What struck me most was their statement: “SPARTA works on its own, but can also be combined with synchronization-based low-communication training algorithms such as DiLoCo for even better performance.”
This means these improvements can be stacked to further increase efficiency.
As technological advances like model distillation make smaller models practical and efficient, the future of AI lies not in size but in better performance and greater accessibility. Soon, we will have high-performance models that can run on edge devices and even mobile phones.
10. 10 new crypto-AI protocols will reach $1 billion in market
capitalization (not yet launched)
ai16z will soar to US$2 billion in 2024
Welcome to the real gold rush era. It's easy to think that the current leaders will continue to dominate, with many comparing Virtuals and ai16z to the early days of smartphones (iOS and Android).
But the market is too large and untapped for it to be dominated by just two companies. By the end of 2025, I predict that at least 10 new crypto-AI protocols that have not yet launched tokens will have a circulating (non-fully diluted) market capitalization of over $1 billion.
Decentralized artificial intelligence is still in its infancy, and there is a large pool of talent gathering.
We have every reason to expect the emergence of new protocols, new token models, and new open source frameworks. These new players can displace existing players through a combination of incentives (such as airdrops or staking), technological breakthroughs (such as low-latency inference or chain interoperability), and user experience improvements (no code). A shift in public perception can happen in an instant.

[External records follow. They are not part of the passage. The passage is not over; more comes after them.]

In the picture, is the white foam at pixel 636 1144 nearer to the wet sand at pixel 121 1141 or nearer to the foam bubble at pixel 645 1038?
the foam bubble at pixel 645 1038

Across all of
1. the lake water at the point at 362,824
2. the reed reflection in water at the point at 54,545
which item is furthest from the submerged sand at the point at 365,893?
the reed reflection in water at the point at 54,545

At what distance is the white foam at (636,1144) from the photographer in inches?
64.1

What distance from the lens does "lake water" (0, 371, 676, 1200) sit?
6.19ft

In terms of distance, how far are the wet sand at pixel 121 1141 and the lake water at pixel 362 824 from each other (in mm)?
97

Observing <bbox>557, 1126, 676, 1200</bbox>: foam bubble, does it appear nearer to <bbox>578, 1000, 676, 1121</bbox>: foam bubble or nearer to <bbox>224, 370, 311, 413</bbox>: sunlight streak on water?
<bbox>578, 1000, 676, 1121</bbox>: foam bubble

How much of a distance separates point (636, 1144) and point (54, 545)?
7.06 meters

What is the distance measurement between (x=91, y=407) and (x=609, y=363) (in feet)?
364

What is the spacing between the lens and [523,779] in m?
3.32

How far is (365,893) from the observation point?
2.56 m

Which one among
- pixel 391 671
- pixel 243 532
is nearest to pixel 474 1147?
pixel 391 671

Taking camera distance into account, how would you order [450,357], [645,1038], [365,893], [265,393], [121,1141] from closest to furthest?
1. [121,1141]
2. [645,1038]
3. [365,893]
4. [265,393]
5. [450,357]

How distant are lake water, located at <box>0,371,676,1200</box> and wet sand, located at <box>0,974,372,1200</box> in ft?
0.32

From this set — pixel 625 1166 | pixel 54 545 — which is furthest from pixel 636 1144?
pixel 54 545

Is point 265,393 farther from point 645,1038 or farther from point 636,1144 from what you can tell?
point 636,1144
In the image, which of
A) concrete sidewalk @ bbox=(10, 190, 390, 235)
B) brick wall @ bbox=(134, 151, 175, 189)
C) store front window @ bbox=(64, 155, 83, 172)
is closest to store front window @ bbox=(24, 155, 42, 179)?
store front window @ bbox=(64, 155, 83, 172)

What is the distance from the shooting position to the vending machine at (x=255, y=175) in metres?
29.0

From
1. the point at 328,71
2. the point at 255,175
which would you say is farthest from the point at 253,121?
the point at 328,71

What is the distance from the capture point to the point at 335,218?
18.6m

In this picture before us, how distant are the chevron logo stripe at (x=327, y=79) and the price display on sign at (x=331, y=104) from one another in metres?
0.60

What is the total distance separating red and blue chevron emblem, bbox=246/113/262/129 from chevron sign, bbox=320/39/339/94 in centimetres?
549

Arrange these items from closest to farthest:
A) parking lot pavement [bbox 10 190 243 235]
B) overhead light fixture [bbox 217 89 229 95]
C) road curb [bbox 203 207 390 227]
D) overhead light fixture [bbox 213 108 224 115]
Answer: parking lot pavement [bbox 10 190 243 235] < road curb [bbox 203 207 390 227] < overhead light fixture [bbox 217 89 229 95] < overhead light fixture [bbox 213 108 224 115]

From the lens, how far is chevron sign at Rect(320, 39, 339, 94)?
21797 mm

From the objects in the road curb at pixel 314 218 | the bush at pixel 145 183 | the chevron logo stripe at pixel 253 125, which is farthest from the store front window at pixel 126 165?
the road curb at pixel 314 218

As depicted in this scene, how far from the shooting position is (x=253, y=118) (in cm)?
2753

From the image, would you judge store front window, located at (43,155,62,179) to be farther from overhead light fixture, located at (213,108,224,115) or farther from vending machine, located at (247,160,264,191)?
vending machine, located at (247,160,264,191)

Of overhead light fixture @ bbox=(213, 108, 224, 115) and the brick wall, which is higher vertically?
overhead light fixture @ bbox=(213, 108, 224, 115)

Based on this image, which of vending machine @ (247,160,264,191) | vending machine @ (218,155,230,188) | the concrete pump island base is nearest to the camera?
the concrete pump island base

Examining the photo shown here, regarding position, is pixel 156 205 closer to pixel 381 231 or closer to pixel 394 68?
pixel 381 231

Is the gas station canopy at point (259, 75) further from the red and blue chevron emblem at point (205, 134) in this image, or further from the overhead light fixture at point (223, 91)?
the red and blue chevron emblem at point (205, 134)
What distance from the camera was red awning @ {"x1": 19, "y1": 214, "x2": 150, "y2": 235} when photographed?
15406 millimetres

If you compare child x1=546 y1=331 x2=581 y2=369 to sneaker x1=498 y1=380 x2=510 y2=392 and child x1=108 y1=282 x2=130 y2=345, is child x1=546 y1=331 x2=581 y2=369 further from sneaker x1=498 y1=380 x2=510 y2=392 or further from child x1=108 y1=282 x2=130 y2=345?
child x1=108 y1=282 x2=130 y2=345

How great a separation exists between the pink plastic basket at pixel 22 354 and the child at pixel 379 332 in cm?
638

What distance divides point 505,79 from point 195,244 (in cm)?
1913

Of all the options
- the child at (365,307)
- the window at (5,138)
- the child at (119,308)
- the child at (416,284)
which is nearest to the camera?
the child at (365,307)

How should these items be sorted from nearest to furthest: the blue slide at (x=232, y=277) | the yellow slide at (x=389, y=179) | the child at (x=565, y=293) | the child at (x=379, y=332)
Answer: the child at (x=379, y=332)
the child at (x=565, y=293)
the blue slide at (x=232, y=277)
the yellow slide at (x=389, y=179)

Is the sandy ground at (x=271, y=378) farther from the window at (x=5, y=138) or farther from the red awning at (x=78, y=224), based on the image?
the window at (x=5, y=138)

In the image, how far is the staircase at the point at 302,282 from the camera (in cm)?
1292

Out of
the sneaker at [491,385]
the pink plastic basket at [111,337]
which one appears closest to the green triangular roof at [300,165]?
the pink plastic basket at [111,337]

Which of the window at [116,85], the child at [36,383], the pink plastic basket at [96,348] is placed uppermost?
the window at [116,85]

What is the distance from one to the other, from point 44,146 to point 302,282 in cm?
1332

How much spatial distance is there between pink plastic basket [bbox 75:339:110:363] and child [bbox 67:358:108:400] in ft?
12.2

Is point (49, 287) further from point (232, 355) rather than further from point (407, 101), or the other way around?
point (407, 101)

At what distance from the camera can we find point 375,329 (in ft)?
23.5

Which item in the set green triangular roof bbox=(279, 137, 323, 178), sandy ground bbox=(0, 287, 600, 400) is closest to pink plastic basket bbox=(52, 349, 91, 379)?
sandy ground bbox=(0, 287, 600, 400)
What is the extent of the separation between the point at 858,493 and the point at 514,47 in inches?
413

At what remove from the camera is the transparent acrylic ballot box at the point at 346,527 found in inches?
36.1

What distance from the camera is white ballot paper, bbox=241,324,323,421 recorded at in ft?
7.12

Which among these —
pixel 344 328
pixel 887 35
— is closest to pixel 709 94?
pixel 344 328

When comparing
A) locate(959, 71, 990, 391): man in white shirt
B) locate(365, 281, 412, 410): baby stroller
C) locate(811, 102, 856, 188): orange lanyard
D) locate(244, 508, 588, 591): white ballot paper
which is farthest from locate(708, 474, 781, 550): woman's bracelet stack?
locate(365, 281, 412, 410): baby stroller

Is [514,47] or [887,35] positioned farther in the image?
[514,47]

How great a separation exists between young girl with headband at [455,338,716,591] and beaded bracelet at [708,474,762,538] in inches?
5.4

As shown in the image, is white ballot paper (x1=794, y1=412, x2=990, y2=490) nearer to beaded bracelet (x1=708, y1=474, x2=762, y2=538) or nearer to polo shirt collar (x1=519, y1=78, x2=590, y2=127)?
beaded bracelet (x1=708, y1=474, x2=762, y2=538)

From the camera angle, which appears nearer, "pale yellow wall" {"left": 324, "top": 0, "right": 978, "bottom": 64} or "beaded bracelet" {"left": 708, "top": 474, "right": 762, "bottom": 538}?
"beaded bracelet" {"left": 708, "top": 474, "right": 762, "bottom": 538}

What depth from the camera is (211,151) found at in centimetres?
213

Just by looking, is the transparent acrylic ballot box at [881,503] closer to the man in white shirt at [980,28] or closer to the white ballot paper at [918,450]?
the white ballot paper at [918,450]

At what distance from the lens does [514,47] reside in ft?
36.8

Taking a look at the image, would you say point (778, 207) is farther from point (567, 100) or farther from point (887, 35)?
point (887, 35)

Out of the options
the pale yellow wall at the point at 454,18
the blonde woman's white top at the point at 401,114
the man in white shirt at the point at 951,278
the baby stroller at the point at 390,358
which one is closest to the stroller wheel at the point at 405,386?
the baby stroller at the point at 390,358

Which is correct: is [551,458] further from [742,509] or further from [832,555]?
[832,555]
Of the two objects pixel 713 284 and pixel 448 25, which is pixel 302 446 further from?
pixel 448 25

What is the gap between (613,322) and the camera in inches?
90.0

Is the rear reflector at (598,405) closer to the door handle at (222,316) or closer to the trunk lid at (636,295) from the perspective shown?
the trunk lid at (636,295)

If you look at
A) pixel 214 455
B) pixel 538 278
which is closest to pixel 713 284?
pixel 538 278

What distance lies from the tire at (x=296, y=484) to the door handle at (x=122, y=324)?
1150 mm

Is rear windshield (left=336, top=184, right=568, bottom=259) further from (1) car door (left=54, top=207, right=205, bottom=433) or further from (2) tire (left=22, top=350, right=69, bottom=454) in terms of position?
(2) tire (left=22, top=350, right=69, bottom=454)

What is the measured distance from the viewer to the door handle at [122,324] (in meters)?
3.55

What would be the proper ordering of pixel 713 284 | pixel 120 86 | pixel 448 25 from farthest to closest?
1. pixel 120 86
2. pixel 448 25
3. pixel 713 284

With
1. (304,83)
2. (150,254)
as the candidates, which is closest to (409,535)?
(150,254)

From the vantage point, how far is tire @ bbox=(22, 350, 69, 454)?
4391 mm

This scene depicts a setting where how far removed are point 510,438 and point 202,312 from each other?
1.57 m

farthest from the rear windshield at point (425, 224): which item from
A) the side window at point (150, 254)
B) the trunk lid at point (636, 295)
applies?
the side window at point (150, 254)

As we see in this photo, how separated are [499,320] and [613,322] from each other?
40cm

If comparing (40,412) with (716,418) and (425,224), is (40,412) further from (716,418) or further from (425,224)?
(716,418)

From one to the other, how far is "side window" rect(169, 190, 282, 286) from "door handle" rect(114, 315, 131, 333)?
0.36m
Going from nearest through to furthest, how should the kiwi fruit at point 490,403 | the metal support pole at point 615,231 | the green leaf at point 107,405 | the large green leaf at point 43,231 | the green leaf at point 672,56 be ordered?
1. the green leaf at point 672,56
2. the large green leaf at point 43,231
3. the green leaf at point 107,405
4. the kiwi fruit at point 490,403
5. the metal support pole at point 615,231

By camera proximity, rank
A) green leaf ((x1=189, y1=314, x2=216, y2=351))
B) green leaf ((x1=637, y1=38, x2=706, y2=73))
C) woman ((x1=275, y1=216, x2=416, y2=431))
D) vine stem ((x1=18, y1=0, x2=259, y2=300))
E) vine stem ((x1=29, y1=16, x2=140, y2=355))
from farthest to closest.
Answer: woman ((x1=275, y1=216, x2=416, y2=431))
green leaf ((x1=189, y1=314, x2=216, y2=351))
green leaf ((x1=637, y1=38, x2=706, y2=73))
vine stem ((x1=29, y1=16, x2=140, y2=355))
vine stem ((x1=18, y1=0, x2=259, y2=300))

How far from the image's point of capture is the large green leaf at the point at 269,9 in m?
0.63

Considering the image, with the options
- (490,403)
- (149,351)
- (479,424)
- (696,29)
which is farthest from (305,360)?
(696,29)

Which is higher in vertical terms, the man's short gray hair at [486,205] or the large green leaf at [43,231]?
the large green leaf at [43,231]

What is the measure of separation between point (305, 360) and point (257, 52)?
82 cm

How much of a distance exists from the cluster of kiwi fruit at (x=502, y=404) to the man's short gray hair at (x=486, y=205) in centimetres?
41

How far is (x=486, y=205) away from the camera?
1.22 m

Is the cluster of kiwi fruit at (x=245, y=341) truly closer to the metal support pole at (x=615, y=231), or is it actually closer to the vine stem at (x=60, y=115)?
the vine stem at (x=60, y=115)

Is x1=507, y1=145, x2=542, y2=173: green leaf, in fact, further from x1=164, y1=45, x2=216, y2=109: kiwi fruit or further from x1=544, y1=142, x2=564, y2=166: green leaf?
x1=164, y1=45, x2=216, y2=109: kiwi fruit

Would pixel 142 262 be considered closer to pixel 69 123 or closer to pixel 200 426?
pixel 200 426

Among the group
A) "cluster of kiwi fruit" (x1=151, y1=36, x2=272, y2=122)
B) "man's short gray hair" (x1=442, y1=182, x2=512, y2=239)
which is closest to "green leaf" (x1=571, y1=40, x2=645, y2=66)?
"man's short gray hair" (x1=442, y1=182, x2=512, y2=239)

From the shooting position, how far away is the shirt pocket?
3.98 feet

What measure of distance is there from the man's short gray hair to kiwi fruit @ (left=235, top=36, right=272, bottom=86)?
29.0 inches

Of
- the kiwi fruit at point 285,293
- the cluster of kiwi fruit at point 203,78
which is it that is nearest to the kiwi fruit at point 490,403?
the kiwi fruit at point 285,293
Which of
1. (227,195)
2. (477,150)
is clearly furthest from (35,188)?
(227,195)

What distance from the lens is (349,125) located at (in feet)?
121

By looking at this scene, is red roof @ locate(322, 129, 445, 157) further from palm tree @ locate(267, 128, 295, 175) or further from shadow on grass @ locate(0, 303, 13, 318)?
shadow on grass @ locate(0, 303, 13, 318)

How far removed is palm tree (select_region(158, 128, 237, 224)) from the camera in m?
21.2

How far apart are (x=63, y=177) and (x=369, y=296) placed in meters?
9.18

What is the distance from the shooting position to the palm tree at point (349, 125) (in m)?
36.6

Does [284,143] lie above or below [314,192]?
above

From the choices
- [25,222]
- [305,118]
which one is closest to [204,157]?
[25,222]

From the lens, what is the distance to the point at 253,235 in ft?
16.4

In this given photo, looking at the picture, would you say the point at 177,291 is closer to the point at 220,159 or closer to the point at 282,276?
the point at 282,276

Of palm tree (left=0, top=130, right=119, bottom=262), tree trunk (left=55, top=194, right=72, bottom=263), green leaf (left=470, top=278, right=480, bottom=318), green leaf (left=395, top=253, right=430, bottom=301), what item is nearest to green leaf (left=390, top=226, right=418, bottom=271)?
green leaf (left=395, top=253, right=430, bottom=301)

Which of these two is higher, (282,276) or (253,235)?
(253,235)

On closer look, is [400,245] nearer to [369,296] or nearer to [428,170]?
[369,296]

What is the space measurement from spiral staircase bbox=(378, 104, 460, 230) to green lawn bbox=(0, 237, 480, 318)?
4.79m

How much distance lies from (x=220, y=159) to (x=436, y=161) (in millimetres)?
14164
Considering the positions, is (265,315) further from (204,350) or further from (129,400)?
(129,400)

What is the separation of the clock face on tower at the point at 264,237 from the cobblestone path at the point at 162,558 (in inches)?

This is both the charm and challenge of this field. Market size is a double-edged sword: the pie is big, but for skilled teams, the barriers to entry are low. This sets the stage for a Cambrian explosion of projects, in which many will fade away but a few will become transformative forces.
Bittensor, Virtuals, and ai16z's dominance won't last long. The next batch of crypto-AI protocols with a market cap of $1 billion is coming. There are a lot of opportunities for savvy investors, which is why it's so exciting.
Bonus Highlight #1: AI agents are new applications
When Apple launched the App Store in 2008, its advertising slogan was "There is always an app for you."
Soon, you'll be able to say, "There's an agency for you."
Instead of clicking on an icon to open an app, you delegate the task to a dedicated AI agent. These agents are situationally aware, can cross-communicate with other agents and services, and can even initiate tasks on their own that you never explicitly asked for, like monitoring your budget or rearranging your travel schedule if your flights change.
Simply put, your smartphone home screen could become a network of “digital colleagues,” each with their own area of work: health, finance, productivity, and social.
And because these are cryptocurrency-empowered agents, they can autonomously handle payments, authentication, or data storage using decentralized infrastructure.
Bonus Highlight #2: Robotics
While much of this article focuses on the software side, I’m also very excited about the physical manifestation of the AI revolution: robotics. This decade, robotics will have its ChatGPT moment.
The field still faces significant obstacles, particularly in obtaining perception-based real-world data sets and improving physics capabilities. Some teams are rising to the challenge, using crypto tokens to incentivize data collection and innovation. These efforts are worth watching (think FrodoBots?).
I have been working hard in the technology field for more than ten years, and I can’t remember the last time I felt this kind of excitement from the bottom of my heart. This wave of innovation feels different: bigger, bolder, and just getting started.